** Opening Input block **

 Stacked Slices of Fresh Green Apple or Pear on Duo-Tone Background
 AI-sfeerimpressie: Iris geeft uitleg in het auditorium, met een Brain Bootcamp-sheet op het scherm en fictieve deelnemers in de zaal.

** Closing Input block **
** Opening Input block **

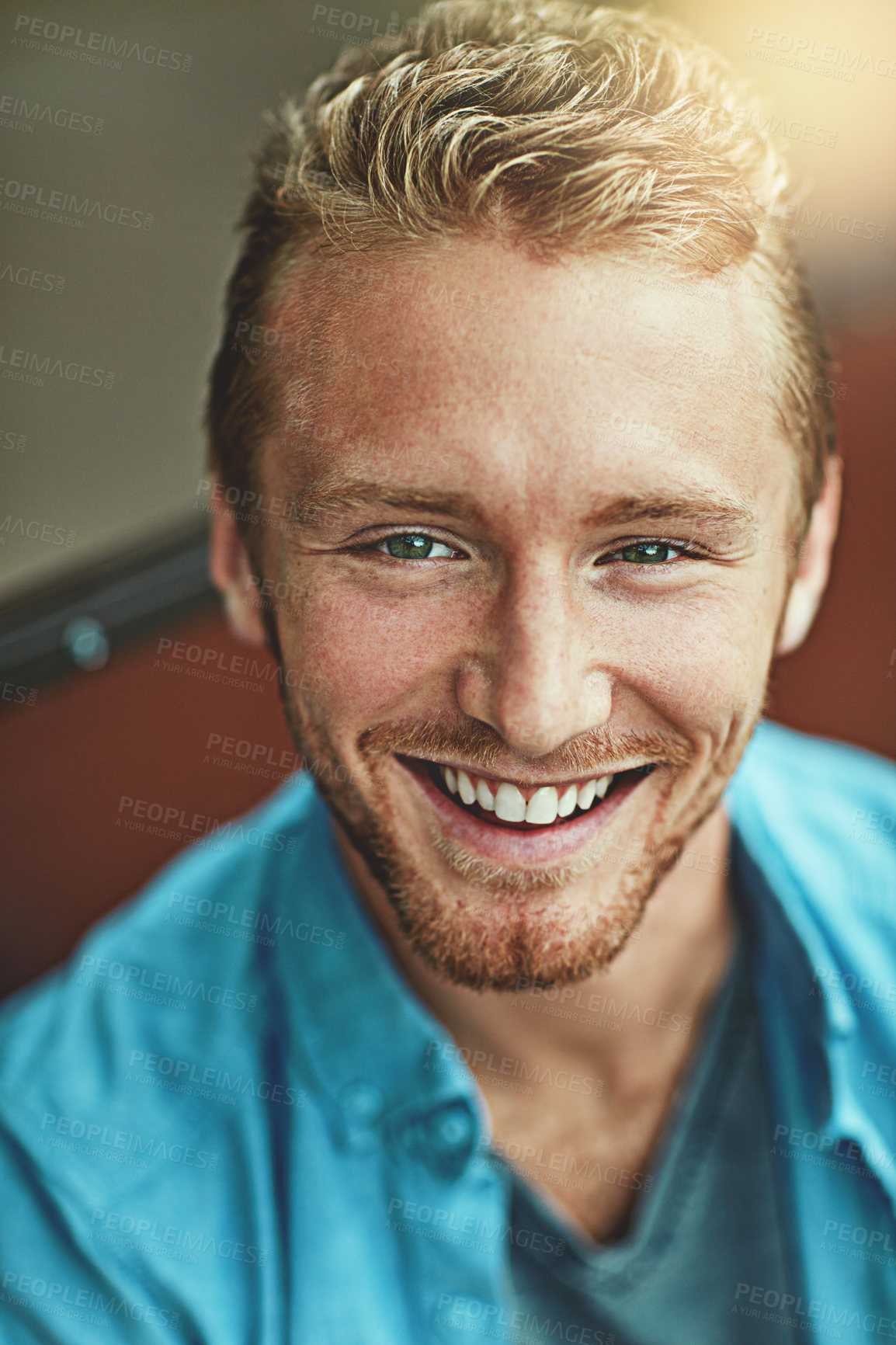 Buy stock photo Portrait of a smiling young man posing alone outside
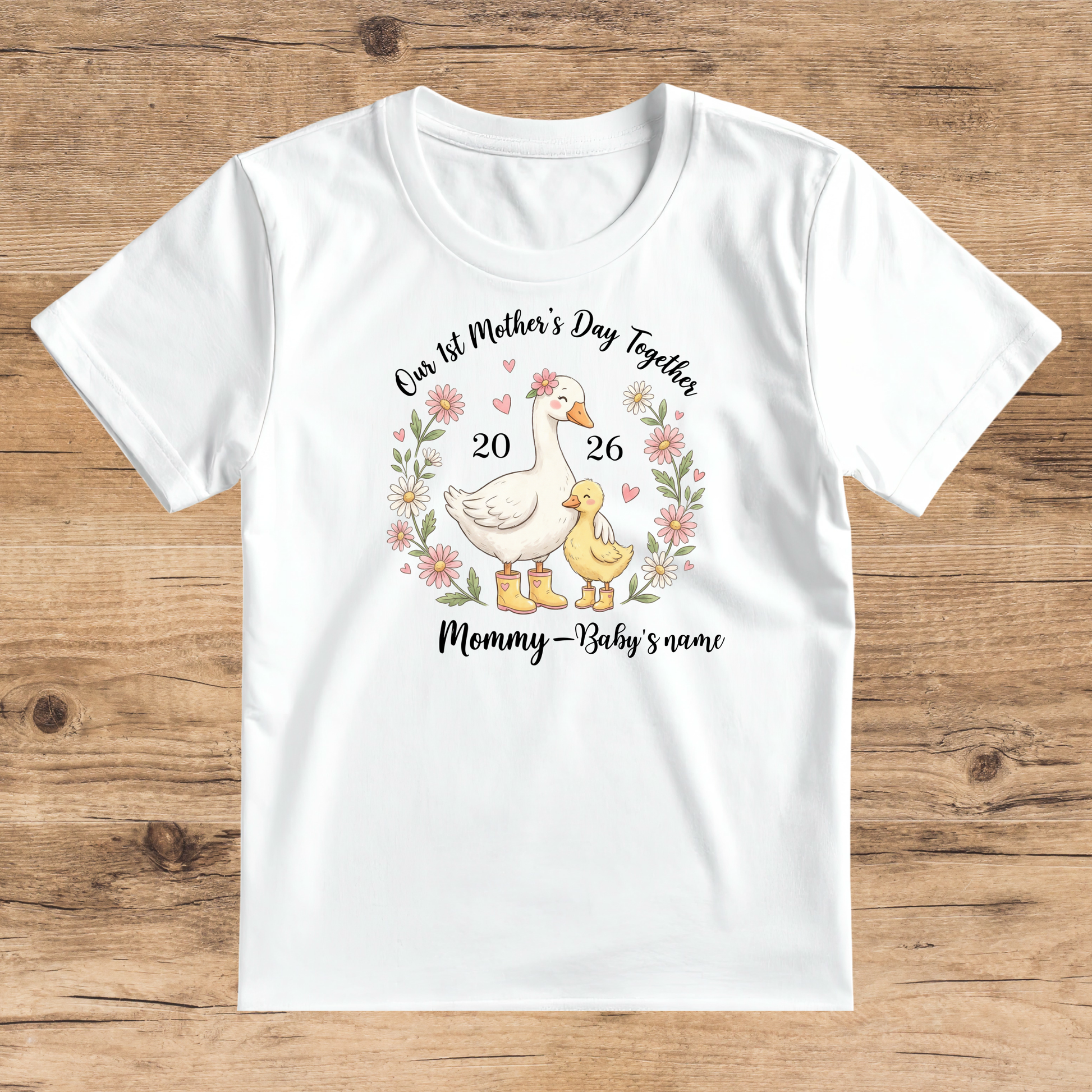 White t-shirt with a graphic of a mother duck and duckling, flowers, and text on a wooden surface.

** Closing Input block **
** Opening Input block **

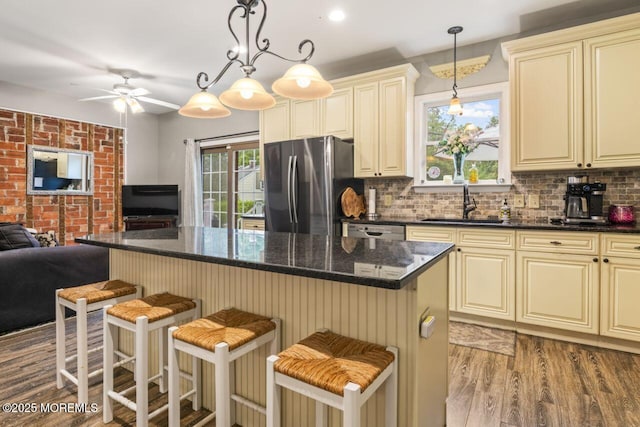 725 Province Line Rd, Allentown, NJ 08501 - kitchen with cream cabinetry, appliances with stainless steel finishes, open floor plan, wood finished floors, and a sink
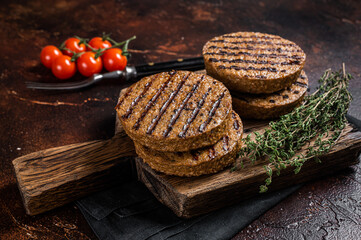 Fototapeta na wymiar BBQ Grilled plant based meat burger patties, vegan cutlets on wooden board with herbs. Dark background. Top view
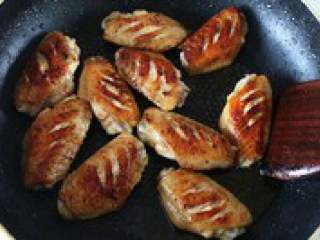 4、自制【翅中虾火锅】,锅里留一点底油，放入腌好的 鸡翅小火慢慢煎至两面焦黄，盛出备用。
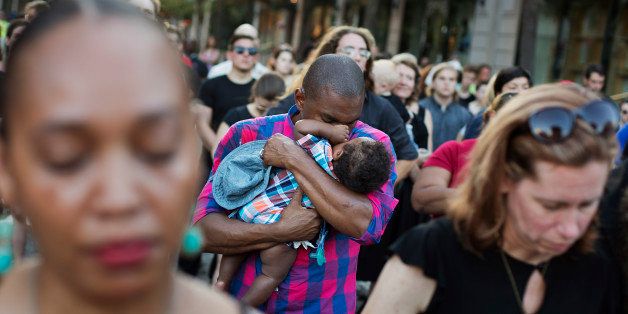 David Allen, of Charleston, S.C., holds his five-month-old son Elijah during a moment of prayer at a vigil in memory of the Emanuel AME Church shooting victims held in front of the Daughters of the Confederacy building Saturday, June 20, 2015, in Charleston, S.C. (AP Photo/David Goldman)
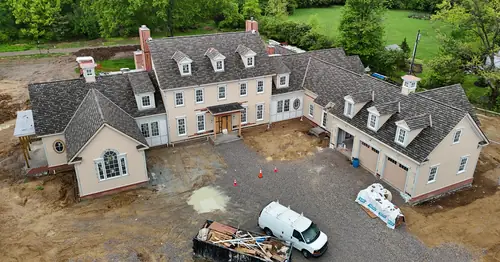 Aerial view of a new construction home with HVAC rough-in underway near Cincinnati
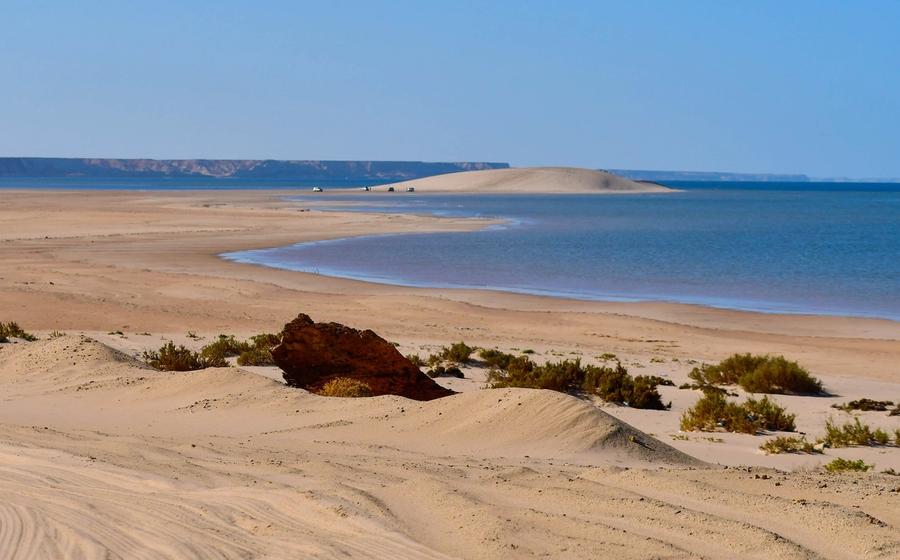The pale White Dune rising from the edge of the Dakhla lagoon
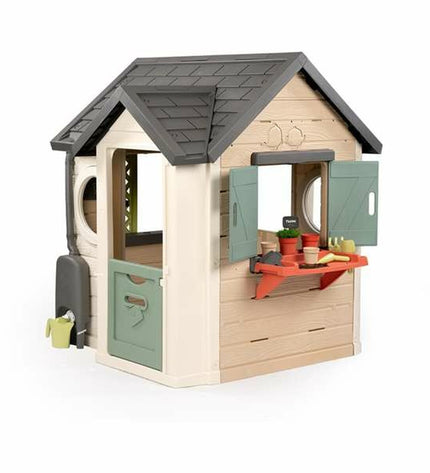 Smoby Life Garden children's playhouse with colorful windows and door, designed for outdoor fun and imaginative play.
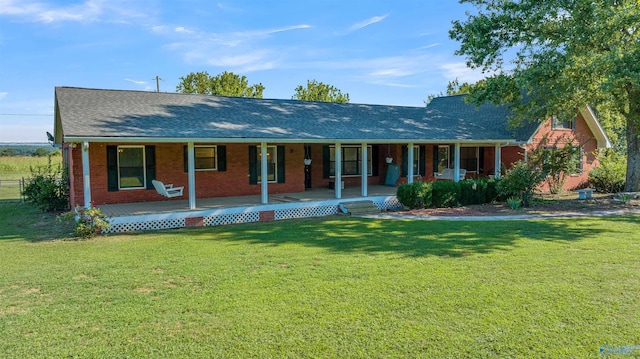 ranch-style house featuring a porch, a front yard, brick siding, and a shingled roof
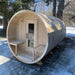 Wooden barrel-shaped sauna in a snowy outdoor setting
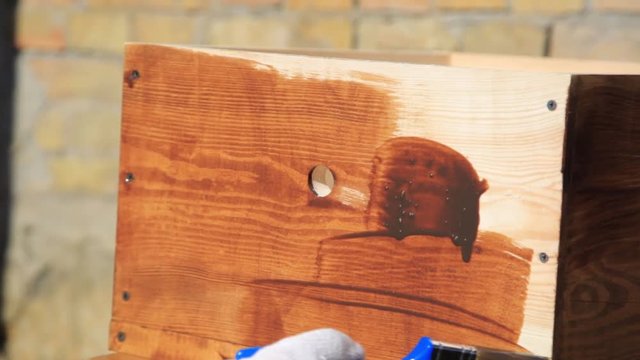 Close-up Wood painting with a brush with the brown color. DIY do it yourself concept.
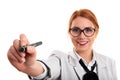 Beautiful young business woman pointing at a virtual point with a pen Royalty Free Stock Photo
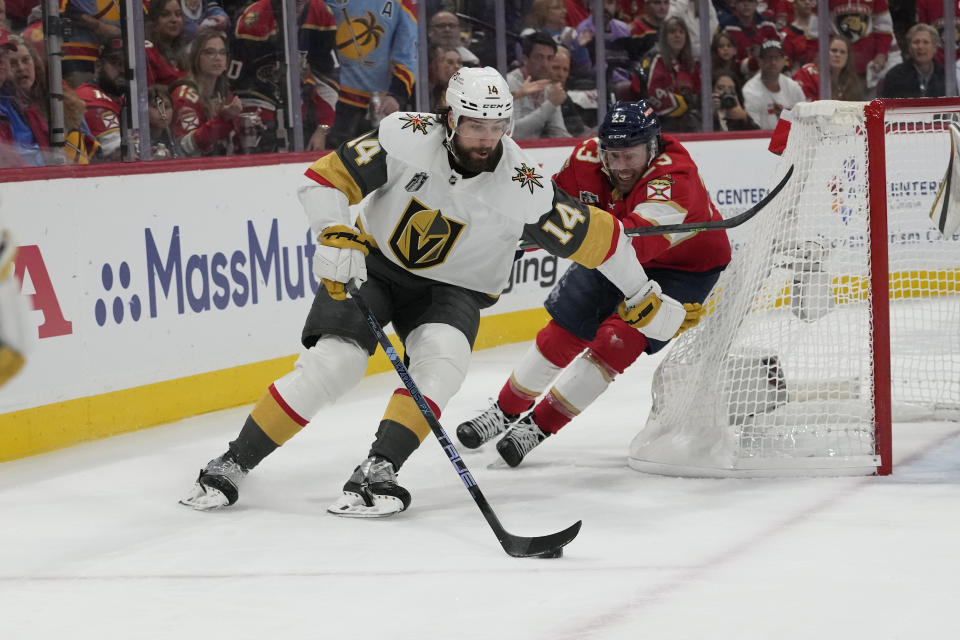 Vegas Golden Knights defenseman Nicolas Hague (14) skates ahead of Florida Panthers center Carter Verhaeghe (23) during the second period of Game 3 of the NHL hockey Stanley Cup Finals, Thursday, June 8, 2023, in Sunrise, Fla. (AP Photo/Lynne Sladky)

** Closing Input block **

Switch "wooden board" to "slate board" in the entries between the line holding "725 Province Line" and the line holding "4、自制【翅中虾火锅】,锅里", inclusive, and give only those lines with nothing else changed. Leave the pictures out.

 725 Province Line Rd, Allentown, NJ 08501 - kitchen with cream cabinetry, appliances with stainless steel finishes, open floor plan, wood finished floors, and a sink
 Fototapeta na wymiar BBQ Grilled plant based meat burger patties, vegan cutlets on slate board with herbs. Dark background. Top view
 4、自制【翅中虾火锅】,锅里留一点底油，放入腌好的 鸡翅小火慢慢煎至两面焦黄，盛出备用。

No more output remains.